* [WHAT NEEDS TO BE DONE] Since only part of the material below is wanted, output exactly the lines from the one with "トランペットのダッフィー熊" up to and including the one with "Rckblick auf den".

* [DATA FOR REVIEW]
______

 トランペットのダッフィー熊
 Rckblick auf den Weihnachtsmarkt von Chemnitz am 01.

______

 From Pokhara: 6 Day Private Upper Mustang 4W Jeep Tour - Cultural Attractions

______

* [SOLUTION BELOW]
 トランペットのダッフィー熊
 Rckblick auf den Weihnachtsmarkt von Chemnitz am 01.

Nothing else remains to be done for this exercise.